> [STUDY TEXT]

3.6 Effect on solar radiation
3.6.1 Spectral and total solar radiation
Finally, we calculated the attenuation of solar radiation by dust and smoke in different spectral regions during specific high-AOD days of August 2021. For this purpose, we compared measured irradiances at different spectral bands with the corresponding modelled irradiances for aerosol-free skies (case c in Sect. 2.3.1). In order to ensure that the modelled and the measured irradiances are comparable, we also modelled the irradiances using Cimel measurements (case a in Sect. 2.3.1) and then compared measured and modelled irradiances for days with very low aerosol load. When AOD is low, uncertainties in the aerosol optical properties used for the simulations have a negligible impact on the simulated irradiances. The lowest-AOD days were 15 and 16 August as inferred from Sect. 3.3. The results for both days were nearly identical and yielded an agreement better than 2 % between the measured and modelled irradiances for SZAs below 80∘. For 16 August, the ratio between the measured and modelled values (considering realistic aerosol conditions) is presented with dotted lines in Fig. 10o. The results of the comparison between measured and modelled (considering AOD = 0) irradiances for 4 different days are also presented in Fig. 10 for UV-B (Fig. 10a–d), VIS (Fig. 10e–h), and NIR (Fig. 10i–l). These days are chosen as representative of different events, as presented in Sect. 3.3, including 4 August with very high AOD due to the presence of both dust and smoke, 11 August with very high AOD due to the presence of dust, 16 August representing very low AOD (daily average below 0.05 at 500 nm), and 18 August with very high AOD due to the presence of smoke.
From Fig. 10a–d, it is observed that the attenuation of UV-B irradiance was the least on 11 August and was the highest on 18 August, followed by 4 August. It is to be noted that 4 and 18 August are the days corresponding to smoke aerosols with very high fine-mode AOD values (> 1), as presented in Sect. 3.3, while 11 August has low fine-mode AOD but high coarse-mode AOD. Also, the very high AE of smoke, combined with the low SSA, induced a steep gradient in the spectral dependence of the attenuation. Thus, on 4 and 18 August, the UV-B irradiance was attenuated by 60 %. Moreover, in the evening of 18 August, the smoke aerosols attenuated about 90 % or even more of the UV-B irradiance. The attenuation in NIR was comparatively less, as can be seen from Fig. 10i–l, which was mostly of the order of 20 % or less. However, the attenuation of NIR irradiance was higher in the evening of 18 August, as was the case of UV-B irradiance, reaching about 40 %.

> [INFORMATION]

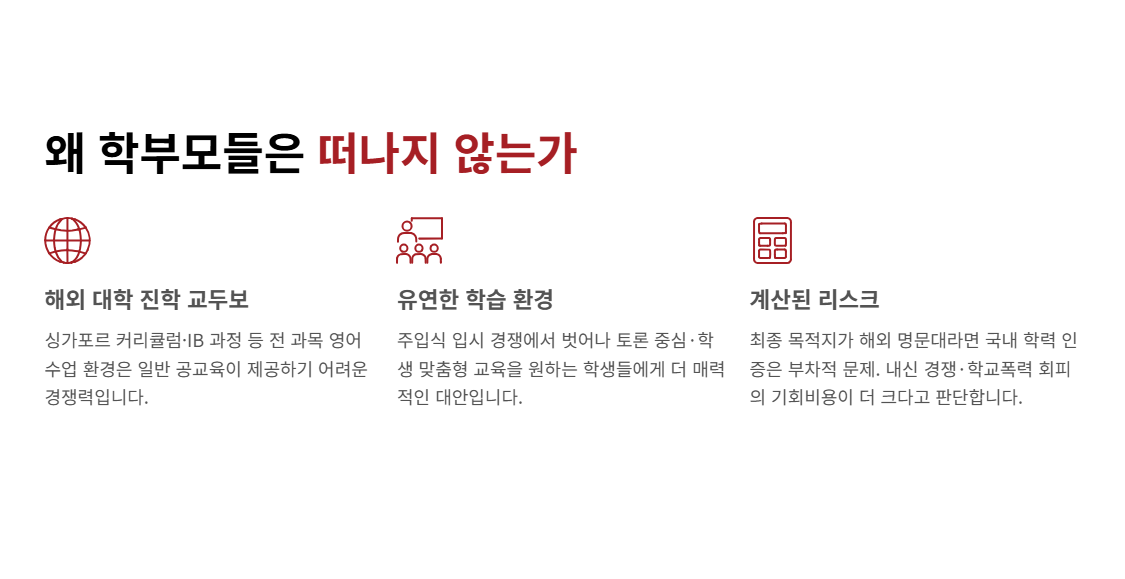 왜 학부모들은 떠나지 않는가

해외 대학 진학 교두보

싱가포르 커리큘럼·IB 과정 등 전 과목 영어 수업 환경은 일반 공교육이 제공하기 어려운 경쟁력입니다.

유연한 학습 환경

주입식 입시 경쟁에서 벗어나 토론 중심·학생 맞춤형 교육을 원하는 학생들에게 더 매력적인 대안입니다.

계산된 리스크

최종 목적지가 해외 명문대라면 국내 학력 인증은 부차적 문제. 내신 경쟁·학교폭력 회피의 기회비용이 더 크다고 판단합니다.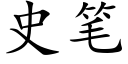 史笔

> [TASK INSTRUCTIONS]
In the solar radiation text, about how much of the NIR irradiance was attenuated in the evening of 18 August?

> [REPLY TO THE TASK]
About 40 %.